Problem description. Condense the paragraph that begins "It’s also the job of culture" in the passage on organizational culture below, keeping its main facts.

Page.
* * * * *

Culture influences everything we do and think within the organization. It extends out to the farthest reaches of the organization surmounting geographic and social barriers, and it is amazingly resistant to change.
Why is culture so pervasive and so strong? Well, it’s the job of culture to make sure that nothing in the organization gets so out of balance that it becomes unstable, unpredictable or threatens the survival of the organization. “Better safe than sorry,” is the motto of culture; its core unifying principle is values, and the enforcer is the norms.
It’s also the job of culture to make sure that important survival and success-based knowledge survives and is passed on. A lot of this knowledge has to do with skills, but more importantly and subtly it deals with the transmission of the group’s values and norms, assumptions and beliefs. Thus, we can say that the purpose of culture is to maintain order and the status quo, and to contain and transmit the sum of organizational experience and knowledge to ensure continuity.
When we understand this we can see why change in organizations can be so difficult to bring about: change by its very nature IS discontinuous; even “continuous change” is discontinuous if only in small increments.
Look at an organization. What do you see? You’ll likely see goods and services, employees and customers, sales materials, business strategies and plans. You could see a building, a web site and some other tangible artifacts.
But, try to gaze into the mire we call culture, and the first thing you’ll see is that you can’t see much. But keep looking, and some things will phase into view. You might notice a mission or vision statement written somewhere. You might observe that people tend to dress in a certain way or that the building has a particular layout or decor. You’ll probably notice there are stated rules, standards, and behavioral norms that people are expected to follow and a set of espoused values in place to guide…well, everything. If you listen hard you might hear some stories about the deeds and exploits of prominent people in the company that are designed to drive home those rules, standards, norms and values.

* * * * *

Provided data.
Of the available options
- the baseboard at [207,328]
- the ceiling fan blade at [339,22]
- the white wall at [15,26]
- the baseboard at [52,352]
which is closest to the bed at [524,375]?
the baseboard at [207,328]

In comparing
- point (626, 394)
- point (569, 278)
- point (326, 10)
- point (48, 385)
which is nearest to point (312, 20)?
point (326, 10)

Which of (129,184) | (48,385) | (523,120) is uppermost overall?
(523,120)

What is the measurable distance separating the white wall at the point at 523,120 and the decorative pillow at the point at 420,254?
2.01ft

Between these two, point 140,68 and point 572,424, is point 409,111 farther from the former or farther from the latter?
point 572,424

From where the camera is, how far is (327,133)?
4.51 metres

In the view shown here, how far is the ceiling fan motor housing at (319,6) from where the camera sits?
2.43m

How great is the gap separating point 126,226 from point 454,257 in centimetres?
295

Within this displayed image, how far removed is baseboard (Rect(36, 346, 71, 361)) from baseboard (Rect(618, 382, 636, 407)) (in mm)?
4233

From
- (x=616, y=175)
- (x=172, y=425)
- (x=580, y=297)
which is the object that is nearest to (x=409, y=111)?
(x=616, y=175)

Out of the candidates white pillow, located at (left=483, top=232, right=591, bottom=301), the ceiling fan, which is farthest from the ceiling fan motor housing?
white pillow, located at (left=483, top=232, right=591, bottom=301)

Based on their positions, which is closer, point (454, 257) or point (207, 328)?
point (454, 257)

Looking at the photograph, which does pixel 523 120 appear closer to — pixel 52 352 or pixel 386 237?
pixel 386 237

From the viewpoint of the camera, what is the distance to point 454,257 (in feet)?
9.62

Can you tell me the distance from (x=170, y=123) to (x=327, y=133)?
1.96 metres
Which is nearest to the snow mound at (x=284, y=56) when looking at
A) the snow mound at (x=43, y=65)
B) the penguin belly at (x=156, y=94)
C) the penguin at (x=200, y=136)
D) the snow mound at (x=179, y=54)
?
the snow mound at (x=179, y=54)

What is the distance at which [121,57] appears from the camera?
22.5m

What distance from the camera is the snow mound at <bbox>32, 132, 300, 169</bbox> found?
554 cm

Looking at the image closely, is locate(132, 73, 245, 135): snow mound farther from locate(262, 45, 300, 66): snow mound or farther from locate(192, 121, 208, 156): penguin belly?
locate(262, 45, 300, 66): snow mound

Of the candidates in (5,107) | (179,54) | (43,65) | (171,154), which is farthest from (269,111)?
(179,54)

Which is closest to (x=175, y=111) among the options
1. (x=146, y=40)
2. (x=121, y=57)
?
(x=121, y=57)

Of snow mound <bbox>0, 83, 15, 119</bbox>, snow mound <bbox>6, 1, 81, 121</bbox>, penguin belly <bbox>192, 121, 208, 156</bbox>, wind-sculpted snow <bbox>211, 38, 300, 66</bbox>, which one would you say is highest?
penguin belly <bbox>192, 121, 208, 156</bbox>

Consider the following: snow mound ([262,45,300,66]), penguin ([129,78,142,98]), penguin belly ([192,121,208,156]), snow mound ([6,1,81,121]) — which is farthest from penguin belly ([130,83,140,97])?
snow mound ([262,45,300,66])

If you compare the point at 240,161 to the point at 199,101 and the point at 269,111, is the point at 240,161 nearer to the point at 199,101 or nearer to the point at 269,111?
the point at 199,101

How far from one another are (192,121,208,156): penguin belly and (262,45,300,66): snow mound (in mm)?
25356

* * * * *

Finished exercise. Culture also preserves and passes on the knowledge that an organization needs to survive and succeed. Some of that knowledge is about skills, but more importantly it carries the group's values, norms, assumptions and beliefs. Culture therefore exists to maintain order and the status quo and to hold and transmit the organization's accumulated experience and knowledge so that continuity is ensured.